One of the first things that becomes readily apparent in any review of the nation's worker's compensation laws, Michigan's included, is that they are crafted for and anticipate compensation for physical injuries. The whole focus on "injury" or "accident" and "arising out of employment" and "limitation" reflects a system designed to respond to physical disability, and indeed, until recent decades, that is exactly what the worker's compensation system in each state did address. Mental claims were rare and, when redressed, were usually tied to a claimant's simultaneous physical problems.
This historical happenstance is important. There is a very significant difference between dealing with physical injuries and dealing with mental complaints. Physical problems are substantially more tangible than mental problems. Medical science is much better able to recognize physical problems, and so are lawyers and adjudicators. Objective tests can usually measure physical complaints and restrictions. Patient response to physical pain and physical limitations is much more readily identifiable by simple observation.

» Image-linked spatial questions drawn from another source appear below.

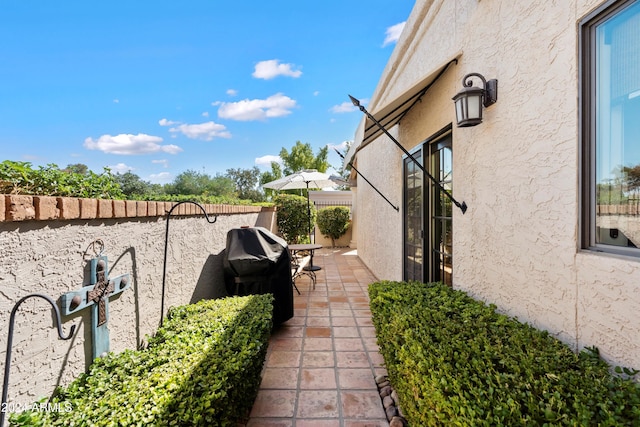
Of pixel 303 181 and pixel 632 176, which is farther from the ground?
pixel 303 181

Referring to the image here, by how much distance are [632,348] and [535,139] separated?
4.88 ft

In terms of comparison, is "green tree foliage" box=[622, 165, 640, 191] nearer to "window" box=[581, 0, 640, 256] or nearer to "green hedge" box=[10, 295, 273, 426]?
"window" box=[581, 0, 640, 256]

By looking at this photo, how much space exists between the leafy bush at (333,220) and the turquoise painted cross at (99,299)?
12.9 metres

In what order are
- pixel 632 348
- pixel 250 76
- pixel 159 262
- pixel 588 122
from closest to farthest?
pixel 632 348 → pixel 588 122 → pixel 159 262 → pixel 250 76

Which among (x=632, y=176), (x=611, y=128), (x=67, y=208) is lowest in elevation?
(x=67, y=208)

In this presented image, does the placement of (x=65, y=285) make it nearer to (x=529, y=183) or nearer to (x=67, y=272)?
(x=67, y=272)

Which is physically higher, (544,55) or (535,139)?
(544,55)

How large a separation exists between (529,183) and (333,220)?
12.7 metres

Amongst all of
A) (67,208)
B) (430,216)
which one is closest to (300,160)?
(430,216)

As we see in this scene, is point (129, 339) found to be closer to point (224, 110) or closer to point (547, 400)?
point (547, 400)

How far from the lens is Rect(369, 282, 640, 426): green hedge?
1378mm

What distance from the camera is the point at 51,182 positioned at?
2.06 meters

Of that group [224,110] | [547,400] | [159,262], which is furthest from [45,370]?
[224,110]

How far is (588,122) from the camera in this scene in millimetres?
1839
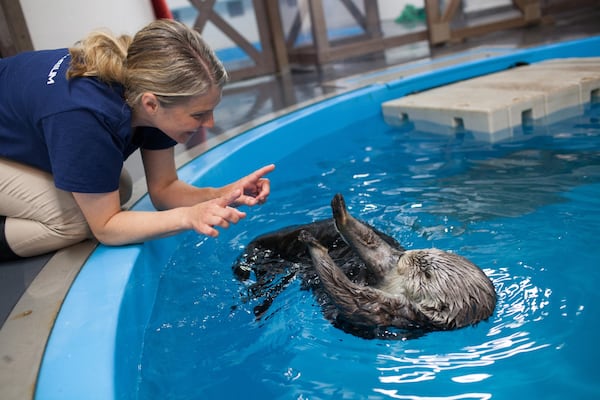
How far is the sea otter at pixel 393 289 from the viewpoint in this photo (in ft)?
6.16

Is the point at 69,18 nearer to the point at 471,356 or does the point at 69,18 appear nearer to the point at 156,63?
the point at 156,63

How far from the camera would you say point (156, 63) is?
77.8 inches

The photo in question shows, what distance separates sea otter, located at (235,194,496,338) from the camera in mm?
1877

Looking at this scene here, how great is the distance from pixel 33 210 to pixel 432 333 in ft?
5.73

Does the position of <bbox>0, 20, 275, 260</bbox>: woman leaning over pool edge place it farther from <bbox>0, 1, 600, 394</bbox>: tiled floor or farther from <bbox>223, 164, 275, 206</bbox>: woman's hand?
<bbox>0, 1, 600, 394</bbox>: tiled floor

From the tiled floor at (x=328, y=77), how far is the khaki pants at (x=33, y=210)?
118 centimetres

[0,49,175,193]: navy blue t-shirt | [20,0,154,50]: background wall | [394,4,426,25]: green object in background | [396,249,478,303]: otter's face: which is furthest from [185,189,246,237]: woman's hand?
[394,4,426,25]: green object in background

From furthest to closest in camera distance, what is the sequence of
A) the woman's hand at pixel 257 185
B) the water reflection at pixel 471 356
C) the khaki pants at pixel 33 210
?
the khaki pants at pixel 33 210 → the woman's hand at pixel 257 185 → the water reflection at pixel 471 356

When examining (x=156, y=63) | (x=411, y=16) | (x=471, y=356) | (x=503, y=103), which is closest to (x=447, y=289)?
(x=471, y=356)

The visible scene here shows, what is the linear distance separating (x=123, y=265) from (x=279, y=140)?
272cm

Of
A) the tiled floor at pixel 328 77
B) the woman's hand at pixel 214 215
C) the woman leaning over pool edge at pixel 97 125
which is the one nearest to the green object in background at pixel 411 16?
the tiled floor at pixel 328 77

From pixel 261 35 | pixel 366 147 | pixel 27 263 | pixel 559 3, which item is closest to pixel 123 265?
pixel 27 263

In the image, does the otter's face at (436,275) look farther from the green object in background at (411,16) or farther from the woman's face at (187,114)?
the green object in background at (411,16)

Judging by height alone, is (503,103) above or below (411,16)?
below
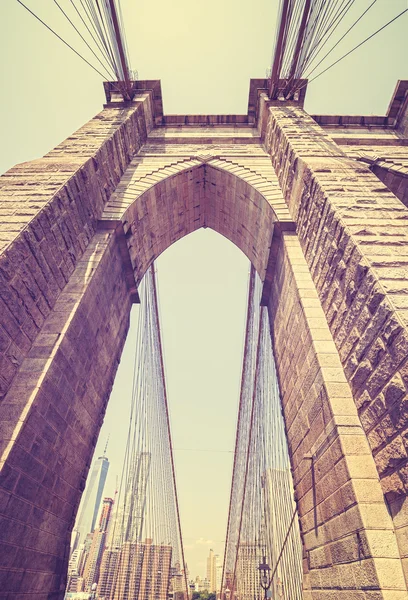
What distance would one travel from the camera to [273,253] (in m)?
6.07

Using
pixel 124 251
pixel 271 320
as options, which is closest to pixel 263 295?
pixel 271 320

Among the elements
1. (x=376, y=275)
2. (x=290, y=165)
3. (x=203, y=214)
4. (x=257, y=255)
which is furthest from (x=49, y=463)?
(x=203, y=214)

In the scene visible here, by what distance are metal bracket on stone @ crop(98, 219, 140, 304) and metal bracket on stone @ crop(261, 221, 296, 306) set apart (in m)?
2.76

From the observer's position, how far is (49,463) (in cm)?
379

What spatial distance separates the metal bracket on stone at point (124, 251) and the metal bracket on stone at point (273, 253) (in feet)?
9.07

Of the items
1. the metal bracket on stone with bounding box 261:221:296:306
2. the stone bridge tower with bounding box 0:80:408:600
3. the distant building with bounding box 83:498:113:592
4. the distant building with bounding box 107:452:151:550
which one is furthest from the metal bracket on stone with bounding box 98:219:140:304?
the distant building with bounding box 83:498:113:592

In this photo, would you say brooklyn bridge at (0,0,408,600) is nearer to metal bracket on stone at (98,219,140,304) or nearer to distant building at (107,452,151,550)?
metal bracket on stone at (98,219,140,304)

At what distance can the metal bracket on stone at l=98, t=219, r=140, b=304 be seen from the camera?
5.77 metres

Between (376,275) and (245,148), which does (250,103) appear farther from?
(376,275)

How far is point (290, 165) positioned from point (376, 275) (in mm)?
3656

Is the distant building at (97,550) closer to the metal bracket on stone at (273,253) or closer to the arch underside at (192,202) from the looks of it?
the arch underside at (192,202)

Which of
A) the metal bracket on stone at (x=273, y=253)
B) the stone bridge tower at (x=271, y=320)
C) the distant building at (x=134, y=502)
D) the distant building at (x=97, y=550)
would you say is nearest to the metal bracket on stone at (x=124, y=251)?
the stone bridge tower at (x=271, y=320)

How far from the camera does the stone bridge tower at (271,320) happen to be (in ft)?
9.09

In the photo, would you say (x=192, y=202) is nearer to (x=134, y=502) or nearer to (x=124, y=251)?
(x=124, y=251)
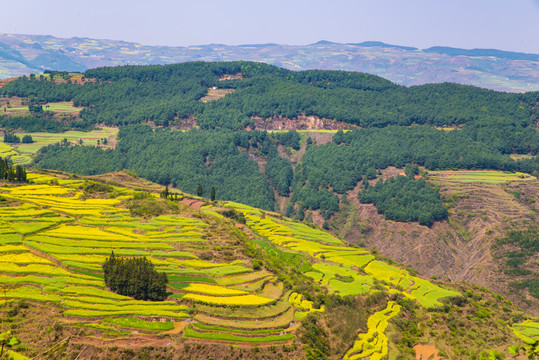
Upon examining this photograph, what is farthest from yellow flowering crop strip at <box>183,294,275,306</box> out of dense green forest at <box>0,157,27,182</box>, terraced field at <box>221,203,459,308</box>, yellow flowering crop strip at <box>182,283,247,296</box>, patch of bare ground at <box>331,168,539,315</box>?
patch of bare ground at <box>331,168,539,315</box>

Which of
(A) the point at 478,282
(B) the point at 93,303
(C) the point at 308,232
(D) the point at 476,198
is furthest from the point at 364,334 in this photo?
(D) the point at 476,198

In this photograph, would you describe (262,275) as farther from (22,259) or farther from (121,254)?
(22,259)

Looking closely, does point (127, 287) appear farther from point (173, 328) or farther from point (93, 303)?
point (173, 328)

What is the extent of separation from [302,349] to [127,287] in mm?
25557

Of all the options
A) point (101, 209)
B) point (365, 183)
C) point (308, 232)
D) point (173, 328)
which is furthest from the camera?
point (365, 183)

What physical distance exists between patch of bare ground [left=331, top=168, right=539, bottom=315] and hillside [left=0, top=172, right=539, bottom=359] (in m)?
33.2

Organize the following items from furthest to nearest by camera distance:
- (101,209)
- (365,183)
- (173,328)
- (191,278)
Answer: (365,183) < (101,209) < (191,278) < (173,328)

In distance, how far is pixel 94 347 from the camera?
187 ft

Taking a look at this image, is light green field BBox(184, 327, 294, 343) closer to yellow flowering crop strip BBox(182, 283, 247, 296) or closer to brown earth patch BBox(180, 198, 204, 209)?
yellow flowering crop strip BBox(182, 283, 247, 296)

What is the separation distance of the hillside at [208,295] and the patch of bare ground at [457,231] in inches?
1307

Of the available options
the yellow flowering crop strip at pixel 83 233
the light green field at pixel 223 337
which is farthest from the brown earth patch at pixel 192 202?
the light green field at pixel 223 337

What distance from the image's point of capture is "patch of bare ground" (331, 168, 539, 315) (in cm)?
14238

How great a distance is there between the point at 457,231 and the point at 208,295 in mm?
116183

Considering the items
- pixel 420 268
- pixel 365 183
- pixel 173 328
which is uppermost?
pixel 173 328
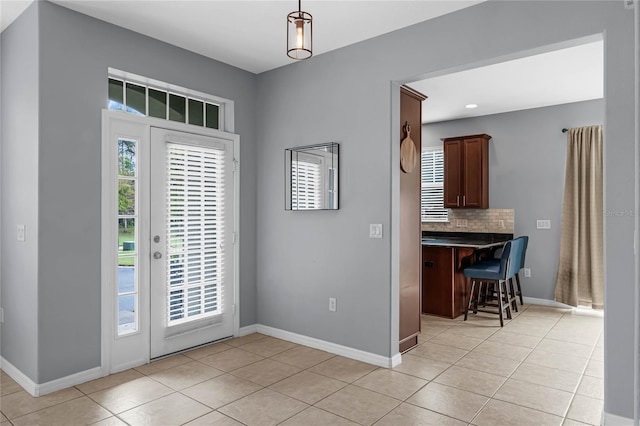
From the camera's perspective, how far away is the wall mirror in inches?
146

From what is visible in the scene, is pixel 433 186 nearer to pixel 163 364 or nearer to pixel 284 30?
pixel 284 30

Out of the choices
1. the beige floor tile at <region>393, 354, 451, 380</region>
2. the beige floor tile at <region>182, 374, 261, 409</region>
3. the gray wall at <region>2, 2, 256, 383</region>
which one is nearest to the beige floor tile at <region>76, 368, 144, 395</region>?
the gray wall at <region>2, 2, 256, 383</region>

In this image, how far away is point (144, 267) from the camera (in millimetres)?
3418

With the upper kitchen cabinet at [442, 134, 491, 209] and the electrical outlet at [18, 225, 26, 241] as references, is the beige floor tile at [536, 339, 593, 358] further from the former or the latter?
the electrical outlet at [18, 225, 26, 241]

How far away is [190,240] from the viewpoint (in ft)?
12.3

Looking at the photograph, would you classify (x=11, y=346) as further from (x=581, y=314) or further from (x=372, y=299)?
(x=581, y=314)

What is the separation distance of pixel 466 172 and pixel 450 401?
153 inches

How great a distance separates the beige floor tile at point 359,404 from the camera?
8.41ft

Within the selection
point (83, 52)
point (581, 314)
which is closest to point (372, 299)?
point (83, 52)

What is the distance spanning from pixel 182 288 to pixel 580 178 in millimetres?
4908

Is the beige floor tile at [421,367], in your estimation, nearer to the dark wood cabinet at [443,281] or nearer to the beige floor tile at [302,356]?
the beige floor tile at [302,356]

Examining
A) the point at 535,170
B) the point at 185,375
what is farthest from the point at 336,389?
the point at 535,170

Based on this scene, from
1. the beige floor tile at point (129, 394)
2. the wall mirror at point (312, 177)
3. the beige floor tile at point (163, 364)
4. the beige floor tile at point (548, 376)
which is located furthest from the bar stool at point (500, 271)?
the beige floor tile at point (129, 394)

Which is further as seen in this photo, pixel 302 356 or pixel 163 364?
pixel 302 356
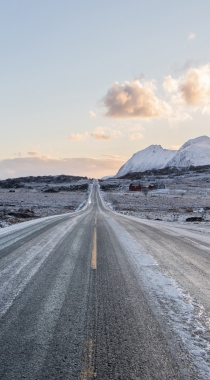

If a person is injured while lifting a heavy object, the consequences of such injury are usually quite quantifiable. X-rays, MRI's and other sophisticated medical tools can often show to the eye the consequences of the injury. Physicians have a battery of objective medical tests available to them for testing the practical impact of such injury upon a patient's ability to physically function. Doctors may debate the precise source of such injury, or the severity of the injury, or the proper mode of treatment, but such debate is engaged within fairly narrow confines. There is a common language among both medical experts and laymen in analyzing a back injury.
In sharp contrast, a mental problem is unquantifiable. It exists purely in the mind of the individual. It manifests itself entirely in modes of behavior. It is entirely dependent upon the subjective explanations of the patient. No tests exist which can provide any type of certainty for the measurement of the mental problem. Physicians simply have not yet achieved any kind of true understanding of the processes of the mind. Although various diagnoses and descriptive terminology have developed, they are extremely flexible and imprecise in practical application. Laymen, including the attorneys and adjudicators in the worker's compensation system, usually find themselves adrift in uncertainty, turning with something close to helplessness toward psychiatric/psychological experts.
It is this dramatic difference between physical and mental "injuries" which produces the most problems in the worker's compensation system. As certain states across the country have moved in the direction of compensating stress, the dilemmas posed by the uncertainty of the entire field of mental health has resulted in a more chaotic, ever-changing mix of compensation entitlement standards than has ever been witnessed in any other area of worker's compensation law. Difficult areas such as heart disease and occupational diseases (such as cancer, asbestosis, toxic syndromes, etc.) have produced their share of consternation, but no area of worker's compensation law has produced more debate and discomfort than the area of mental disability. Legislators crafting the statutes and judges interpreting the law have simply not been comfortable enough to address mental disability claims with any kind of certainty or full expression of confidence.